- [Aim of the task]
Turn every one of the records below into a JSON list of strings, with each line as its own string and blank lines skipped.

(Extracted records)
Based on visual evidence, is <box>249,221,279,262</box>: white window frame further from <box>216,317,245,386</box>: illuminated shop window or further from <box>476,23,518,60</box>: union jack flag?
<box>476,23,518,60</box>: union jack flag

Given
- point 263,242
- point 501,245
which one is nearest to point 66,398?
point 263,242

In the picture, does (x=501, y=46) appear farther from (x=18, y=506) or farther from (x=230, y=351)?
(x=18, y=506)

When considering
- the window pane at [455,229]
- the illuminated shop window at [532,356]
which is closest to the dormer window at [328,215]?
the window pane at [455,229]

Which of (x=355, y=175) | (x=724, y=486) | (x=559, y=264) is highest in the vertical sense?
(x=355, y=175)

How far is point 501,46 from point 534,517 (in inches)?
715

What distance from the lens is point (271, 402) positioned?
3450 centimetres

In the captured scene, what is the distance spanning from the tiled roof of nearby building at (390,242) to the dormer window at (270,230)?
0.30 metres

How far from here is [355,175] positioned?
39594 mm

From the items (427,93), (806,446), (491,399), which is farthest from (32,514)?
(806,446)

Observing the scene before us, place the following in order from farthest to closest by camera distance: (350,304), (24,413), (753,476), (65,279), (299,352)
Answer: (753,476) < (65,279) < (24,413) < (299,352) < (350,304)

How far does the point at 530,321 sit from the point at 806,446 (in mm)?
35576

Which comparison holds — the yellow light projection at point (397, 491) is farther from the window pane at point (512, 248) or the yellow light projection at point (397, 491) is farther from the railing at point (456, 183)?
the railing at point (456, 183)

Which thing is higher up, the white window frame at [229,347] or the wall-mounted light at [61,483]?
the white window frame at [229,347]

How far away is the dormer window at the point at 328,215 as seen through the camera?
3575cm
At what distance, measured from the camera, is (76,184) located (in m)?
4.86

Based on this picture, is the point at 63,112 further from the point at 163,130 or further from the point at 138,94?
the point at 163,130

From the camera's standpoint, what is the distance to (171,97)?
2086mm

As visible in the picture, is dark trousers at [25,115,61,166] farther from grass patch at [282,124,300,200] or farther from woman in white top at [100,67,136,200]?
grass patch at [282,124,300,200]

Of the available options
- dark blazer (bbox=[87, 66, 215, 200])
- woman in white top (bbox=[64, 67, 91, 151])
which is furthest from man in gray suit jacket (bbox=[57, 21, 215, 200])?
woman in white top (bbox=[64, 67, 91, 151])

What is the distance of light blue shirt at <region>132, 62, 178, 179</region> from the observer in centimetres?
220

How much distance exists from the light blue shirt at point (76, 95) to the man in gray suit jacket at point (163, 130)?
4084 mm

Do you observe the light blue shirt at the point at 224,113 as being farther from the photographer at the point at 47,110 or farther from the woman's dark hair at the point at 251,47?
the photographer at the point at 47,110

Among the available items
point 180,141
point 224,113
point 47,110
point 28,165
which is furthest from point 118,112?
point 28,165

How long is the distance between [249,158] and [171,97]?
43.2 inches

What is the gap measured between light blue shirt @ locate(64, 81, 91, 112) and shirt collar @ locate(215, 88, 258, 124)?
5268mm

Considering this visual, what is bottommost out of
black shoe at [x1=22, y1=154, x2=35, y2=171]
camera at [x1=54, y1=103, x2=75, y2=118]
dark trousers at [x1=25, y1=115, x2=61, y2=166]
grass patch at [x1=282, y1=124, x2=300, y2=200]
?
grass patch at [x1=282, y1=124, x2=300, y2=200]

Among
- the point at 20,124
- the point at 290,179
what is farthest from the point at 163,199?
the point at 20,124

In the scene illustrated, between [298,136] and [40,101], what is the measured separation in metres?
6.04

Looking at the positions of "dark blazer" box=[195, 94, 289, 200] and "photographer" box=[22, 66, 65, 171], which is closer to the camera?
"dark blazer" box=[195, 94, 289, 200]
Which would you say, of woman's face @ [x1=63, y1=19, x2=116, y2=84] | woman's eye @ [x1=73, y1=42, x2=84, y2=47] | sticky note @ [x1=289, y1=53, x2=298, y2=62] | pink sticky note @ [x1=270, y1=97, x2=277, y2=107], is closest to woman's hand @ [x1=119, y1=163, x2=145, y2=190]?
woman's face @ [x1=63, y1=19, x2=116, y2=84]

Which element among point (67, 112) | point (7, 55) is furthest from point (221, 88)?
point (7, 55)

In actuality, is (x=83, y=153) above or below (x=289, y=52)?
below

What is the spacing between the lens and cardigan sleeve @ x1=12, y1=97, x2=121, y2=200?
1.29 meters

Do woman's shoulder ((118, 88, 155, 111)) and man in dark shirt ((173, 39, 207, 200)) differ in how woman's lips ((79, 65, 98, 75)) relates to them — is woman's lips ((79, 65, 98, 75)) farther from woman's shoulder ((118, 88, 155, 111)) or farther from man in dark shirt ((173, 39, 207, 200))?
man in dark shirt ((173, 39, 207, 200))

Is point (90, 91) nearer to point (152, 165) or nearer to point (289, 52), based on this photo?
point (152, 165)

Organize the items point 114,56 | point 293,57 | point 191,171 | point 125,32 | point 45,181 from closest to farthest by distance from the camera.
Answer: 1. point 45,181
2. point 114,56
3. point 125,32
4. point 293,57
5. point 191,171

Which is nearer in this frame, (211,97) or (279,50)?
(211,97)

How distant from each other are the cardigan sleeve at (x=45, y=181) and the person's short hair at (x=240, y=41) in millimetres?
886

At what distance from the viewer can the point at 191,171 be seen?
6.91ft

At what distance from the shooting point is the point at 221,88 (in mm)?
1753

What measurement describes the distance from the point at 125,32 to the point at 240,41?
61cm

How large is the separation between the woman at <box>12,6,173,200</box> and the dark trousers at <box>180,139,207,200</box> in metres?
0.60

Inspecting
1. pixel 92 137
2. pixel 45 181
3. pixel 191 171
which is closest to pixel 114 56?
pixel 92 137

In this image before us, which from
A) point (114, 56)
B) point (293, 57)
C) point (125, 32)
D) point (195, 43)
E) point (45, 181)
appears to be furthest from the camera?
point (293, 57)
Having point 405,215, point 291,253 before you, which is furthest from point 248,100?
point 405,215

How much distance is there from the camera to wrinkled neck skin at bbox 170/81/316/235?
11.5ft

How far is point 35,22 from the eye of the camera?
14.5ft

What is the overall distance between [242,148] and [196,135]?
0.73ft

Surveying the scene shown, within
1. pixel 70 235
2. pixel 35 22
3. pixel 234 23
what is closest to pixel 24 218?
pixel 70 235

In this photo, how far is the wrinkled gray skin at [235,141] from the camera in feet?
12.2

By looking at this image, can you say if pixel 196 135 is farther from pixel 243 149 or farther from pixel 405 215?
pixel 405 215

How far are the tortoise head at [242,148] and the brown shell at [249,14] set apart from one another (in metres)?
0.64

- [Solution below]
[
  "Based on visual evidence, is <box>249,221,279,262</box>: white window frame further from <box>216,317,245,386</box>: illuminated shop window or further from <box>476,23,518,60</box>: union jack flag?",
  "<box>476,23,518,60</box>: union jack flag",
  "Given",
  "- point 263,242",
  "- point 501,245",
  "which one is nearest to point 66,398?",
  "point 263,242",
  "In the picture, does (x=501, y=46) appear farther from (x=18, y=506) or farther from (x=230, y=351)?",
  "(x=18, y=506)",
  "When considering",
  "- the window pane at [455,229]",
  "- the illuminated shop window at [532,356]",
  "which is closest to the dormer window at [328,215]?",
  "the window pane at [455,229]",
  "Which of (x=355, y=175) | (x=724, y=486) | (x=559, y=264) is highest in the vertical sense?",
  "(x=355, y=175)",
  "How far is point 501,46 from point 534,517 (in inches)?",
  "715",
  "What distance from the lens is point (271, 402) positioned?",
  "3450 centimetres",
  "In the captured scene, what is the distance spanning from the tiled roof of nearby building at (390,242) to the dormer window at (270,230)?",
  "0.30 metres",
  "How far from here is [355,175] positioned?",
  "39594 mm",
  "From the items (427,93), (806,446), (491,399), which is farthest from (32,514)?",
  "(806,446)",
  "Observing the scene before us, place the following in order from farthest to closest by camera distance: (350,304), (24,413), (753,476), (65,279), (299,352)",
  "Answer: (753,476) < (65,279) < (24,413) < (299,352) < (350,304)",
  "How far does the point at 530,321 sit from the point at 806,446 (in mm)?",
  "35576",
  "Which comparison holds — the yellow light projection at point (397, 491) is farther from the window pane at point (512, 248) or the yellow light projection at point (397, 491) is farther from the railing at point (456, 183)?",
  "the railing at point (456, 183)",
  "Which thing is higher up, the white window frame at [229,347] or the wall-mounted light at [61,483]?",
  "the white window frame at [229,347]",
  "How far away is the dormer window at the point at 328,215 as seen through the camera?",
  "3575cm",
  "At what distance, measured from the camera, is (76,184) located (in m)?",
  "4.86",
  "Based on this picture, is the point at 63,112 further from the point at 163,130 or further from the point at 138,94?",
  "the point at 163,130",
  "From the camera's standpoint, what is the distance to (171,97)?",
  "2086mm",
  "As visible in the picture, is dark trousers at [25,115,61,166] farther from grass patch at [282,124,300,200] or farther from woman in white top at [100,67,136,200]?",
  "grass patch at [282,124,300,200]",
  "Of the available options",
  "- dark blazer (bbox=[87, 66, 215, 200])",
  "- woman in white top (bbox=[64, 67, 91, 151])",
  "which is furthest from man in gray suit jacket (bbox=[57, 21, 215, 200])?",
  "woman in white top (bbox=[64, 67, 91, 151])",
  "What is the distance of light blue shirt at <region>132, 62, 178, 179</region> from the observer in centimetres?",
  "220",
  "How much distance exists from the light blue shirt at point (76, 95) to the man in gray suit jacket at point (163, 130)?",
  "4084 mm",
  "Do you observe the light blue shirt at the point at 224,113 as being farther from the photographer at the point at 47,110 or farther from the woman's dark hair at the point at 251,47?",
  "the photographer at the point at 47,110",
  "Among the available items",
  "point 180,141",
  "point 224,113",
  "point 47,110",
  "point 28,165",
  "which is furthest from point 118,112?",
  "point 28,165",
  "How long is the distance between [249,158] and [171,97]?",
  "43.2 inches",
  "What is the gap measured between light blue shirt @ locate(64, 81, 91, 112) and shirt collar @ locate(215, 88, 258, 124)?",
  "5268mm",
  "Considering this visual, what is bottommost out of",
  "black shoe at [x1=22, y1=154, x2=35, y2=171]",
  "camera at [x1=54, y1=103, x2=75, y2=118]",
  "dark trousers at [x1=25, y1=115, x2=61, y2=166]",
  "grass patch at [x1=282, y1=124, x2=300, y2=200]",
  "?",
  "grass patch at [x1=282, y1=124, x2=300, y2=200]",
  "Among",
  "- the point at 20,124",
  "- the point at 290,179",
  "what is farthest from the point at 163,199?",
  "the point at 20,124",
  "In the scene illustrated, between [298,136] and [40,101], what is the measured separation in metres?",
  "6.04",
  "Looking at the positions of \"dark blazer\" box=[195, 94, 289, 200] and \"photographer\" box=[22, 66, 65, 171], which is closer to the camera?",
  "\"dark blazer\" box=[195, 94, 289, 200]",
  "Which would you say, of woman's face @ [x1=63, y1=19, x2=116, y2=84] | woman's eye @ [x1=73, y1=42, x2=84, y2=47] | sticky note @ [x1=289, y1=53, x2=298, y2=62] | pink sticky note @ [x1=270, y1=97, x2=277, y2=107], is closest to woman's hand @ [x1=119, y1=163, x2=145, y2=190]?",
  "woman's face @ [x1=63, y1=19, x2=116, y2=84]",
  "Which element among point (67, 112) | point (7, 55) is furthest from point (221, 88)?",
  "point (7, 55)",
  "In actuality, is (x=83, y=153) above or below (x=289, y=52)?",
  "below",
  "What is the spacing between the lens and cardigan sleeve @ x1=12, y1=97, x2=121, y2=200?",
  "1.29 meters",
  "Do woman's shoulder ((118, 88, 155, 111)) and man in dark shirt ((173, 39, 207, 200)) differ in how woman's lips ((79, 65, 98, 75)) relates to them — is woman's lips ((79, 65, 98, 75)) farther from woman's shoulder ((118, 88, 155, 111)) or farther from man in dark shirt ((173, 39, 207, 200))?",
  "man in dark shirt ((173, 39, 207, 200))",
  "Is point (90, 91) nearer to point (152, 165) or nearer to point (289, 52), based on this photo?",
  "point (152, 165)",
  "Organize the items point 114,56 | point 293,57 | point 191,171 | point 125,32 | point 45,181 from closest to farthest by distance from the camera.",
  "Answer: 1. point 45,181",
  "2. point 114,56",
  "3. point 125,32",
  "4. point 293,57",
  "5. point 191,171",
  "Which is nearer in this frame, (211,97) or (279,50)?",
  "(211,97)",
  "How distant from each other are the cardigan sleeve at (x=45, y=181) and the person's short hair at (x=240, y=41) in millimetres?",
  "886",
  "At what distance from the viewer can the point at 191,171 be seen?",
  "6.91ft",
  "At what distance from the shooting point is the point at 221,88 (in mm)?",
  "1753",
  "What measurement describes the distance from the point at 125,32 to the point at 240,41?",
  "61cm",
  "How large is the separation between the woman at <box>12,6,173,200</box> and the dark trousers at <box>180,139,207,200</box> in metres?",
  "0.60",
  "Inspecting",
  "1. pixel 92 137",
  "2. pixel 45 181",
  "3. pixel 191 171",
  "which is closest to pixel 114 56?",
  "pixel 92 137",
  "In this image before us, which from",
  "A) point (114, 56)",
  "B) point (293, 57)",
  "C) point (125, 32)",
  "D) point (195, 43)",
  "E) point (45, 181)",
  "appears to be furthest from the camera?",
  "point (293, 57)",
  "Having point 405,215, point 291,253 before you, which is furthest from point 248,100?",
  "point 405,215",
  "How much distance is there from the camera to wrinkled neck skin at bbox 170/81/316/235?",
  "11.5ft",
  "How far is point 35,22 from the eye of the camera?",
  "14.5ft",
  "What is the overall distance between [242,148] and [196,135]?",
  "0.73ft",
  "Surveying the scene shown, within",
  "1. pixel 70 235",
  "2. pixel 35 22",
  "3. pixel 234 23",
  "what is closest to pixel 24 218?",
  "pixel 70 235",
  "In this photo, how far is the wrinkled gray skin at [235,141] from the camera in feet?",
  "12.2",
  "By looking at this image, can you say if pixel 196 135 is farther from pixel 243 149 or farther from pixel 405 215?",
  "pixel 405 215",
  "How far are the tortoise head at [242,148] and the brown shell at [249,14] set apart from one another (in metres)?",
  "0.64"
]